Looking almost held up by Treasurer Scott Morrison and Environment and Energy Minister Josh Frydenberg, who were at his side, the Prime Minister bought time by succumbing to his predecessor Tony Abbott's ruthlessly effective campaign to wreck and remake the Coalition's energy policy.
Whether Mr Dutton, Senator Mathias Cormann and others guarding Mr Turnbull flinch as poll numbers dive at the dysfunction will matter only so much in future polls. A leadership change will likely rearrange the spread of voter punishment across the country: less in Queensland if Mr Dutton ascends, less elsewhere if he doesn't.
There are guilty parties outside the Liberal party as federal parliament proves unable to legislate even the most bare-minimum, economically harmless national energy policy the Coalition could come up with. Labor has helped run the NEG aground by exploiting its politics as well as Mr Abbott, who is yet more shameless in his posturing and political self-interest. The policy was so paltry in its emissions cut ambition that it was unlikely to ever win Greens support, but again they have proven willing to let the perfect be the enemy of the good.
Mr Abbott is at greatest fault for letting his thirst for political vengeance and relevance shred his party's electoral standing, divide it along battelines of his own making, and leave Australia facing yet more years of energy uncertainty. As Kevin Rudd before him, his destabilising efforts may return him to political good fortune. Unlike Labor's leadership changes, the Coalition's would offer less protection against electoral annihilation.

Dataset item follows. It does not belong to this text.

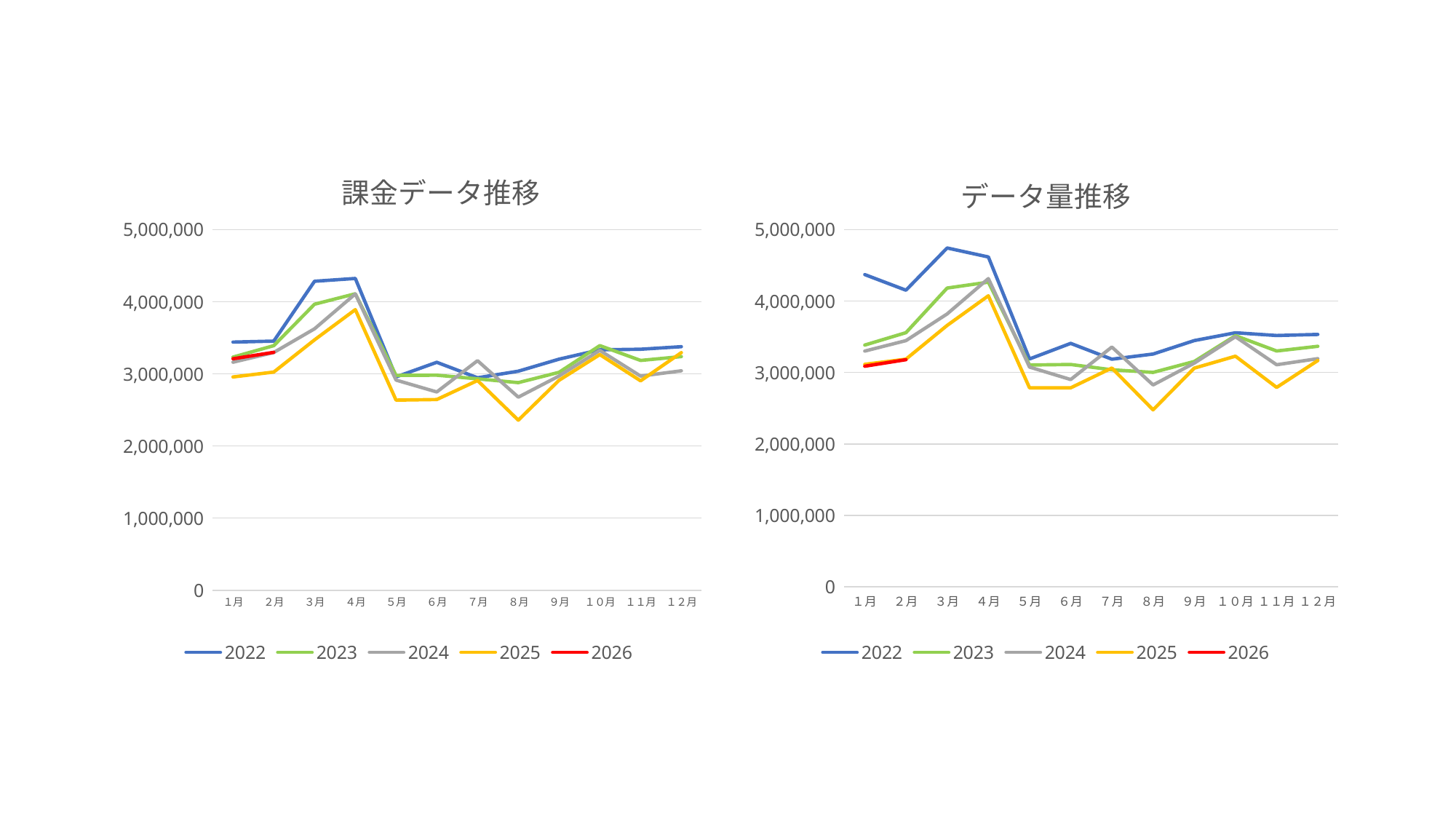
How many categories are on the x axis of the chart titled 課金データ推移? 12 In the chart titled 課金データ推移, is the value for 2025 in 8月 greater or less than 3,000,000? less In the chart titled データ量推移, is the value for 2022 in 3月 greater or less than 4,000,000? greater In the chart titled データ量推移, which is larger in 5月: the value for 2022 or the value for 2025? 2022 In the chart titled 課金データ推移, is the value for 2022 in 4月 greater or less than 4,000,000? greater What kind of chart is the chart titled 課金データ推移? line chart Which series is drawn in red in the chart titled データ量推移? 2026 In the chart titled データ量推移, which series has the highest value in 1月? 2022 In the chart titled 課金データ推移, does the 2025 series rise or fall from 4月 to 5月? fall In the chart titled 課金データ推移, which series has the lowest value in 8月? 2025 How many series does the legend of the chart titled データ量推移 list? 5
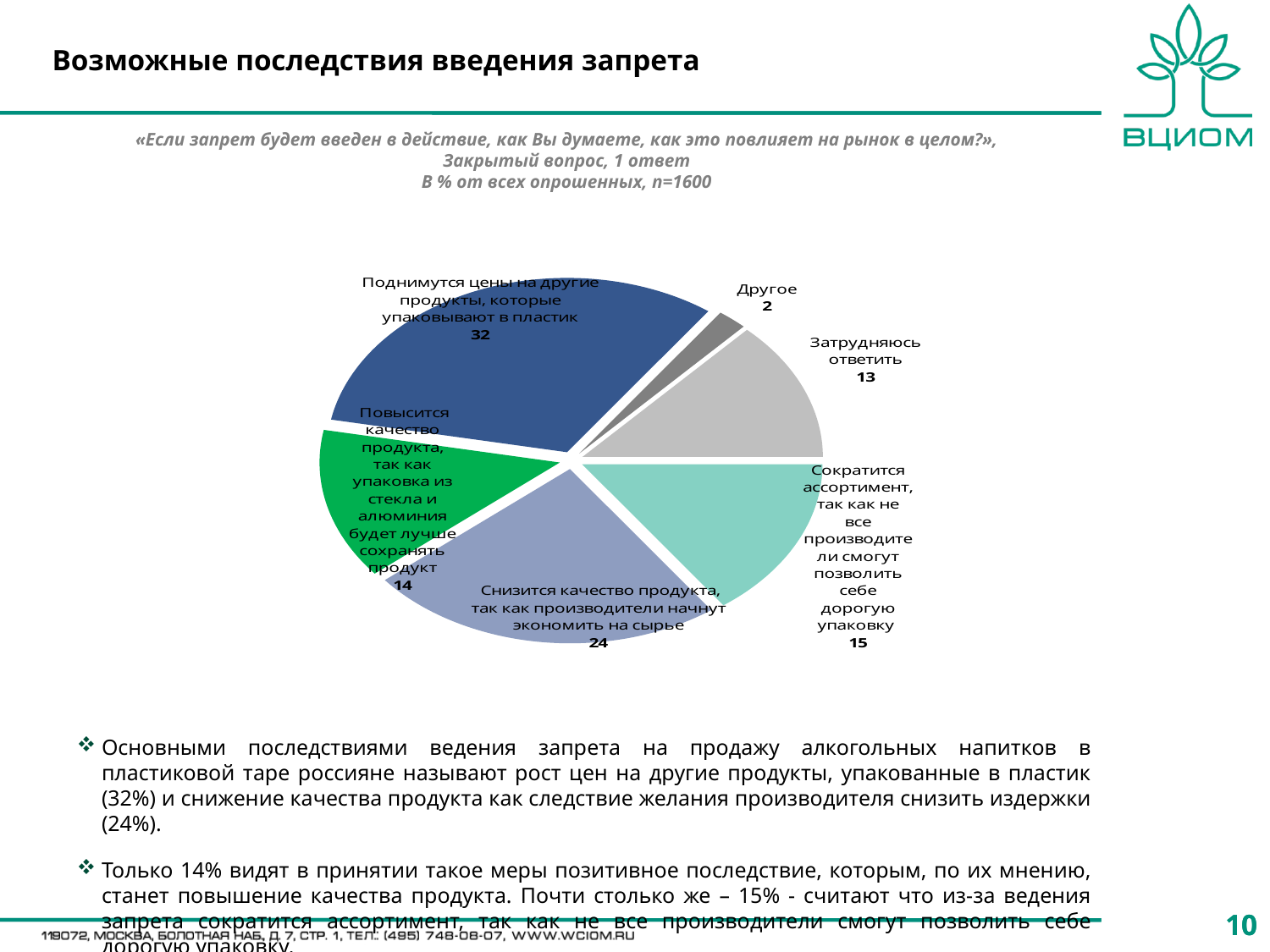
How many slices does the pie chart have? 6 What is the value for «Другое»? 2 What is the difference between the values for «Поднимутся цены на другие продукты» (32) and «Снизится качество продукта» (24)? 8 Which category has the smallest slice of the pie? Другое What is the value for «Снизится качество продукта, так как производители начнут экономить на сырье»? 24 What is the sum of the values for «Затрудняюсь ответить» and «Другое»? 15 What is the value for «Затрудняюсь ответить»? 13 What is the value for «Поднимутся цены на другие продукты, которые упаковывают в пластик»? 32 Which category has the largest slice of the pie? Поднимутся цены на другие продукты, которые упаковывают в пластик What is the sample size (n) stated in the chart subtitle? n=1600 What type of chart is shown on the slide? pie chart Which is larger: the value for «Сократится ассортимент» or the value for «Повысится качество продукта»? Сократится ассортимент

Federal politics must move beyond the meek self-interest that has been the force of creation and destruction for governments since 2010. Politicians, if they are to regain the trust and respect of their voters, need to ignore the will-o'-the-wisp of polling and remember that the weeks leading up to a federal election are what truly focus the minds of voters.
They'll judge on a government's entire record, not the previous week's. Had Mr Turnbull stared down Mr Abbott's band of rebels on the NEG, it would have been to his credit. As it stands, the Prime Minister has forfeited his authority and legacy to his predecessor. He, and whoever leads the Coalition, will be judged accordingly, whenever voters have their final say.